● EXERCISE DETAILS: Select each line of the listing below that contains the word "located". Case counts.

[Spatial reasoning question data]
* * *
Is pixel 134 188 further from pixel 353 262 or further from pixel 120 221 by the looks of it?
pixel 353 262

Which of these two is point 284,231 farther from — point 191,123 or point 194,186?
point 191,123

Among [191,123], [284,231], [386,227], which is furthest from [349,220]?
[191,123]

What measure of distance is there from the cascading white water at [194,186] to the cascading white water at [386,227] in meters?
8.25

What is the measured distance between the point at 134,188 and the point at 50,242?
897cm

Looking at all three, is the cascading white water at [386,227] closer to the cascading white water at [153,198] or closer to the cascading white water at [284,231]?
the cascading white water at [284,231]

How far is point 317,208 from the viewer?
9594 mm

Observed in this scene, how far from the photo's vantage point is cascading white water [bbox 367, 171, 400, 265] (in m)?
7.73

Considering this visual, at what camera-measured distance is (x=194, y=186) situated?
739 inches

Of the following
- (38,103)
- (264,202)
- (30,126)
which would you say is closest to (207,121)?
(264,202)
* * *
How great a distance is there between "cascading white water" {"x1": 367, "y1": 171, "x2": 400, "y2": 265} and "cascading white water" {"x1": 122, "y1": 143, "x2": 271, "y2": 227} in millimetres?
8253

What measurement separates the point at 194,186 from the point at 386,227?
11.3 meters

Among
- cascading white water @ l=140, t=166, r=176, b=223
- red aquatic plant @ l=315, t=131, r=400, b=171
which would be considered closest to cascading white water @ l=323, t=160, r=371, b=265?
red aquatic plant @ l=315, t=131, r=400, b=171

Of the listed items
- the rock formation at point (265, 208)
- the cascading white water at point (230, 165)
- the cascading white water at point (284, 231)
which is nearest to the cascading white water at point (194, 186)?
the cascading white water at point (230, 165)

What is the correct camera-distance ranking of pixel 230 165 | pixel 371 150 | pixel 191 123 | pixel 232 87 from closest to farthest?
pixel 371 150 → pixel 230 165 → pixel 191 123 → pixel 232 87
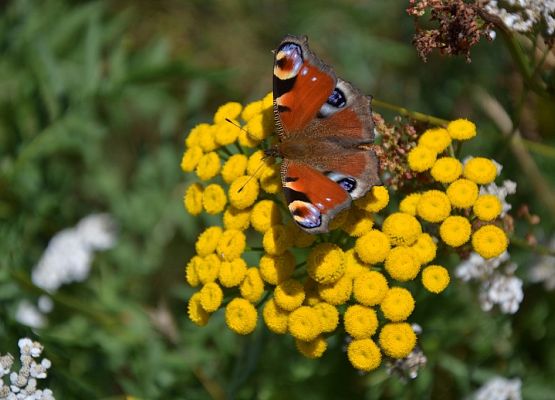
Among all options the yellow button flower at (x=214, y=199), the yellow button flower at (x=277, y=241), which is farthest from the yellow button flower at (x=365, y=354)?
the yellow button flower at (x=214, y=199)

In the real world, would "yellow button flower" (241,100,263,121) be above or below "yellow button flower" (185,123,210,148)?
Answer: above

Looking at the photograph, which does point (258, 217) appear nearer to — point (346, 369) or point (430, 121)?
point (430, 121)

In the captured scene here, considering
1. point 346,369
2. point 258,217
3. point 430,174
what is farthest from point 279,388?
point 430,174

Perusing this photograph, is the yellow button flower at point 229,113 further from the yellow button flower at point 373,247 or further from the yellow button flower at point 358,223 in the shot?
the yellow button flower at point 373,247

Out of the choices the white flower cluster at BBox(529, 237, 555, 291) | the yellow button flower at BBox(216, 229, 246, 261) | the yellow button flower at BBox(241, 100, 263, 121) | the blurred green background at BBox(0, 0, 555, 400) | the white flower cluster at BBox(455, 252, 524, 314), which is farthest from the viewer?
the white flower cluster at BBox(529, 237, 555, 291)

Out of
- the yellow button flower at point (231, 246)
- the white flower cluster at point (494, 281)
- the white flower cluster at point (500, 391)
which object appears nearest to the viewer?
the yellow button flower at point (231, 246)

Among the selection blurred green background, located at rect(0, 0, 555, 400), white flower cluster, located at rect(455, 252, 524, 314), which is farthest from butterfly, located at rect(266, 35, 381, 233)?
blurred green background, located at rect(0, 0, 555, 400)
* * *
● EXPECTED OUTPUT:
Among the selection blurred green background, located at rect(0, 0, 555, 400), white flower cluster, located at rect(455, 252, 524, 314), which is farthest from butterfly, located at rect(266, 35, 381, 233)?
blurred green background, located at rect(0, 0, 555, 400)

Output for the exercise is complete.